**取り組む課題**
1) 映画についての文章の「その自覚を無自覚に追いやるこ」から「執筆時点、いつまでかは不明)」までを、一字一句違えずに繰り返してもらえますか？
2) エントリのうち、「short」という文字列を含む行をすべて抜き出してもらえますか？

--- ページ抜粋 ---

これは、ある対象の得体の知れなさに対する反応で、それは門出にあだ名をつけて攻撃するクラスメイトと同じくらいの精神性のように思えてきます

この攻撃というものは、やがて自分に刺さる槍に変わってしまいます

その応酬は社会の闇を生み出して、そこに逃げ隠れする属性というものを生み出すのでしょう

 

攻撃性が作る闇は、その行動に正当性を作る一方で、間違っていることを自覚するという特性があります

その自覚を無自覚に追いやることができるのが人間というもので、そう言った世界から乖離したがるのも人間なのかな、と感じています

映画では、何気ない日常を生きている女子高生たちが描かれますが、その背景ではそのような世界が広がって行って、無自覚なまま侵食されていく様子を描いているように見えます

でも、少年の登場によって、その世界を作り出したのは「無自覚に生きているあなたたちですよ」と警告を受けることになったのかな、と感じました

 


原作未読で結末を予想

 

原作はAmazon Primeにて、4巻まで期間限定で無料で読めました(執筆時点、いつまでかは不明)

--- データ一覧 ---

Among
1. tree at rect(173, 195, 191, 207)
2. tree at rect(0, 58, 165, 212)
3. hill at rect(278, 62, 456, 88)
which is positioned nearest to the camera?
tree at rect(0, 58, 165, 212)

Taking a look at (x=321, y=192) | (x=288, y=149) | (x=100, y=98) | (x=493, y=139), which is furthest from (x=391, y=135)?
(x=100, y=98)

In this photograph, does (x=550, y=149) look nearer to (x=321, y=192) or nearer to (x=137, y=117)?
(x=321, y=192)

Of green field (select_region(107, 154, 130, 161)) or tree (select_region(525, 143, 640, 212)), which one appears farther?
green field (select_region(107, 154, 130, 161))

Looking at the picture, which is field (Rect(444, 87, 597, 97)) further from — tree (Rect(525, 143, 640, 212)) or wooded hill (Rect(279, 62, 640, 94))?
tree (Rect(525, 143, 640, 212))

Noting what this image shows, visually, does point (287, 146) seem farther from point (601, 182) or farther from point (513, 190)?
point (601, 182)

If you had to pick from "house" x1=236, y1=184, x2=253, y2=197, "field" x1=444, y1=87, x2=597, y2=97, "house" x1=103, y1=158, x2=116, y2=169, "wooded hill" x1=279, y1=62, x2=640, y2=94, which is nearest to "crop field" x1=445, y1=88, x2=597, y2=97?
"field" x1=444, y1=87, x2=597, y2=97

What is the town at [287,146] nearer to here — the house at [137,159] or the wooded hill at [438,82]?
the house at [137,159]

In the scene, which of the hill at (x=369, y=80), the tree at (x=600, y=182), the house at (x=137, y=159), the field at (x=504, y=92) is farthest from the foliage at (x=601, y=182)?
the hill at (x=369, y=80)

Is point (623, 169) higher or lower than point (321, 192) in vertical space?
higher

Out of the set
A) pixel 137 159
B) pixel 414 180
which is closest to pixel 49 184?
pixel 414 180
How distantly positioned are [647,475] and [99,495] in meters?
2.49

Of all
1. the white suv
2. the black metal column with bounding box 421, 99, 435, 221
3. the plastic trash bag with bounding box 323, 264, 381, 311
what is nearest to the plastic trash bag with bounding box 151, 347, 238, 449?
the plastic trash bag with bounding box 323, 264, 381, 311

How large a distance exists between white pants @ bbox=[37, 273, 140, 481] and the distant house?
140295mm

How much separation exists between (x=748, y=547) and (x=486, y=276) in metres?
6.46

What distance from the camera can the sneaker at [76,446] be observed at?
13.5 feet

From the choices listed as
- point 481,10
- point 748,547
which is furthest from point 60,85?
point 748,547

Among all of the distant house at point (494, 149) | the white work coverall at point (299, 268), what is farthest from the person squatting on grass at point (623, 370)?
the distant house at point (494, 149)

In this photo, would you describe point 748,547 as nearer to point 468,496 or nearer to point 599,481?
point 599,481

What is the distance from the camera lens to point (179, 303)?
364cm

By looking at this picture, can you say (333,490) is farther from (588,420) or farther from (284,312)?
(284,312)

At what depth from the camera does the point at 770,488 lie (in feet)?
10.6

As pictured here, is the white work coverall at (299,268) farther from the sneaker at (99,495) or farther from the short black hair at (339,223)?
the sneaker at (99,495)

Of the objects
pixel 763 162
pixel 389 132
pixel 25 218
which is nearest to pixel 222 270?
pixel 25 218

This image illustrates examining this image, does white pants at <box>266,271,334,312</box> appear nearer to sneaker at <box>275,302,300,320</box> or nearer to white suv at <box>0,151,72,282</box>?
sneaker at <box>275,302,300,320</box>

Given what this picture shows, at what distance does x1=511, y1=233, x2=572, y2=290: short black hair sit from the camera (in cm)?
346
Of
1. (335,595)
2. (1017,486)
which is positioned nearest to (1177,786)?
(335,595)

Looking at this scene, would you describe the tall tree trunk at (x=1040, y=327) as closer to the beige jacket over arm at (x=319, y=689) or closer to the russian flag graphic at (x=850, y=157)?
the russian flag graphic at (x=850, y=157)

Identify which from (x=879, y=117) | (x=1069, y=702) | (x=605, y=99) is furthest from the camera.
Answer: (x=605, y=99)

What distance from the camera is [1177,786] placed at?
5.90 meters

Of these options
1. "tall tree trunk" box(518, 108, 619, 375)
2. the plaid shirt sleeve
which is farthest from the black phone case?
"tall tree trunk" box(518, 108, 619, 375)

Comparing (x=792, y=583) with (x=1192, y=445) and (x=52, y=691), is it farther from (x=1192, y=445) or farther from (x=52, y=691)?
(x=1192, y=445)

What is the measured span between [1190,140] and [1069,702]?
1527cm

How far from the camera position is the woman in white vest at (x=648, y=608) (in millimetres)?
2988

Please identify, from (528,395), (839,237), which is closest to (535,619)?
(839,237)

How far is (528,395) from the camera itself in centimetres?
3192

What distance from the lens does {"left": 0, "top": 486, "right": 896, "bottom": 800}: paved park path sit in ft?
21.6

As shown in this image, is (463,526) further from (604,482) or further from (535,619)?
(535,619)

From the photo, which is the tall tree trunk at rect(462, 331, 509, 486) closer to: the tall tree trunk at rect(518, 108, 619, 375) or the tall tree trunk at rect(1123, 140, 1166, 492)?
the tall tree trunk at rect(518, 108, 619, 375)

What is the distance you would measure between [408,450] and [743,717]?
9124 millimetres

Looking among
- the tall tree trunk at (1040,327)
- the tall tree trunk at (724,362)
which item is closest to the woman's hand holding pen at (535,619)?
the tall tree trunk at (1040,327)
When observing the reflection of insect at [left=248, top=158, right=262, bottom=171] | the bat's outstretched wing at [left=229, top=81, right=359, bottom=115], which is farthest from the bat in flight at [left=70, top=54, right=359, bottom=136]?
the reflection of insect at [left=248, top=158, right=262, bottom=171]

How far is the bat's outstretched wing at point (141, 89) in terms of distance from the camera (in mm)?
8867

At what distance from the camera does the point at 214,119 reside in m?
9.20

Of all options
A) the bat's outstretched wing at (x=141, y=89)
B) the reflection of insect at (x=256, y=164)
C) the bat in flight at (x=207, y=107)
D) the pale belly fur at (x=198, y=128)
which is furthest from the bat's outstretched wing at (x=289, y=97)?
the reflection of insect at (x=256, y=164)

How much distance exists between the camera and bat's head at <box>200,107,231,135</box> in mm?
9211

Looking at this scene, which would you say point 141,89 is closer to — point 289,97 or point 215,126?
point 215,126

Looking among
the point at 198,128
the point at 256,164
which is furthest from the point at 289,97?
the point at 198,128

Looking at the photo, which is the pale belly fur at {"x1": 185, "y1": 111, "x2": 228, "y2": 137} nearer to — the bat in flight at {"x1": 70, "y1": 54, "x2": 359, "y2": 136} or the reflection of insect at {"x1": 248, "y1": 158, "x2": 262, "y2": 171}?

---
--- データ一覧 ---

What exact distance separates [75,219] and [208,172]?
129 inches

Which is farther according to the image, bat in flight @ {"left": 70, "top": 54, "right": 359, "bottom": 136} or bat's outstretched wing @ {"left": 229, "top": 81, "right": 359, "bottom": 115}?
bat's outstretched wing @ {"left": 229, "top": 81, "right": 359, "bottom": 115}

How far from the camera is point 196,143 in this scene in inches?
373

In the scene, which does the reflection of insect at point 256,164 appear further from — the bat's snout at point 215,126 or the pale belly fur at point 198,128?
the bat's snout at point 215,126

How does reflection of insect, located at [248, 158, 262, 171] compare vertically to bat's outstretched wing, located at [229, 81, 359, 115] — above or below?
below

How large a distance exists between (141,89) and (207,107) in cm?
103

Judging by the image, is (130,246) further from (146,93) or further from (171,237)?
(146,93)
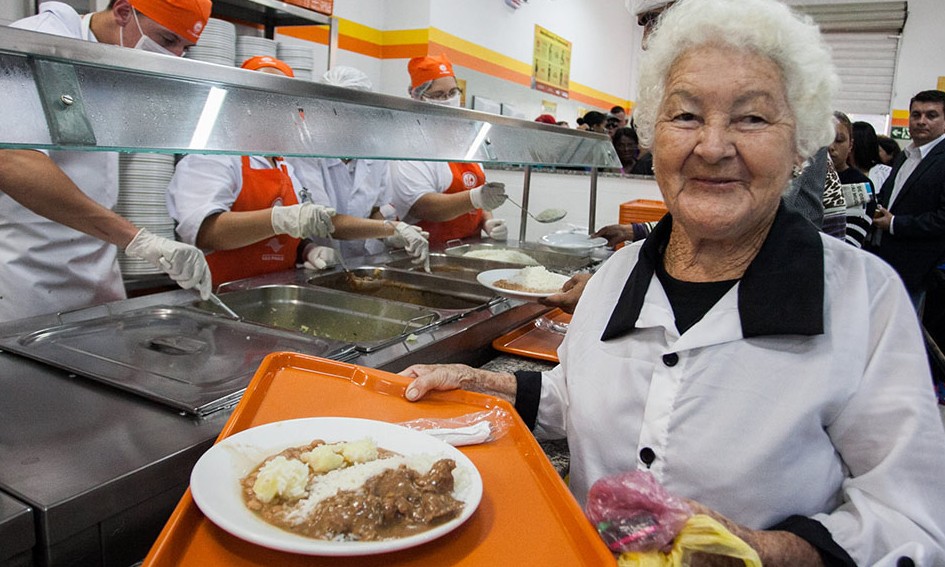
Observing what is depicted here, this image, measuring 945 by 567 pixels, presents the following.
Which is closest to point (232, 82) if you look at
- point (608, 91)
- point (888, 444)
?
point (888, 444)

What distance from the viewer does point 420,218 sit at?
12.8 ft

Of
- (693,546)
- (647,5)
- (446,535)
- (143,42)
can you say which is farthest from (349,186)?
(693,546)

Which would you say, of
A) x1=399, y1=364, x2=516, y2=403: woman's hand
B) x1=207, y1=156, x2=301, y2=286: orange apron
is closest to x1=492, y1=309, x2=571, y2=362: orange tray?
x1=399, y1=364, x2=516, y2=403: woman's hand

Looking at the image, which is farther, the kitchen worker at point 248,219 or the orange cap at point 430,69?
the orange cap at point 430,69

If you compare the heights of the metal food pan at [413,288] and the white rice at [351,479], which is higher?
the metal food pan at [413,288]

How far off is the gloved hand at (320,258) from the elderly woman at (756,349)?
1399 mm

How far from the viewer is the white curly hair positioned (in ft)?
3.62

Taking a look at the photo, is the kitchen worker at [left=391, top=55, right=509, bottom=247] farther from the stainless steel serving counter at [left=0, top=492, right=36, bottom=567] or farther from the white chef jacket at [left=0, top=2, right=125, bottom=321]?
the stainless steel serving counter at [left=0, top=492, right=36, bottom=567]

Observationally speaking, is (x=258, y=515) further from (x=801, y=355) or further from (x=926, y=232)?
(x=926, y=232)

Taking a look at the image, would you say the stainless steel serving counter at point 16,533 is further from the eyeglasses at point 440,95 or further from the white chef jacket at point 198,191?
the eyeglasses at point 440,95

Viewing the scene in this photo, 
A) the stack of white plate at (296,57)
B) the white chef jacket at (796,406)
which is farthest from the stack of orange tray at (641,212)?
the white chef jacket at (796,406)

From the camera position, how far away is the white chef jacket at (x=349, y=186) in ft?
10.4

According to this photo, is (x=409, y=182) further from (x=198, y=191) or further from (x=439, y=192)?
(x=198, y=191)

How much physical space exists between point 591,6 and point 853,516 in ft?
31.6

---

**課題ごとの結果**
1)
その自覚を無自覚に追いやることができるのが人間というもので、そう言った世界から乖離したがるのも人間なのかな、と感じています

映画では、何気ない日常を生きている女子高生たちが描かれますが、その背景ではそのような世界が広がって行って、無自覚なまま侵食されていく様子を描いているように見えます

でも、少年の登場によって、その世界を作り出したのは「無自覚に生きているあなたたちですよ」と警告を受けることになったのかな、と感じました

 


原作未読で結末を予想

 

原作はAmazon Primeにて、4巻まで期間限定で無料で読めました(執筆時点、いつまでかは不明)

2)
As pictured here, is the white work coverall at (299,268) farther from the sneaker at (99,495) or farther from the short black hair at (339,223)?
Given what this picture shows, at what distance does x1=511, y1=233, x2=572, y2=290: short black hair sit from the camera (in cm)?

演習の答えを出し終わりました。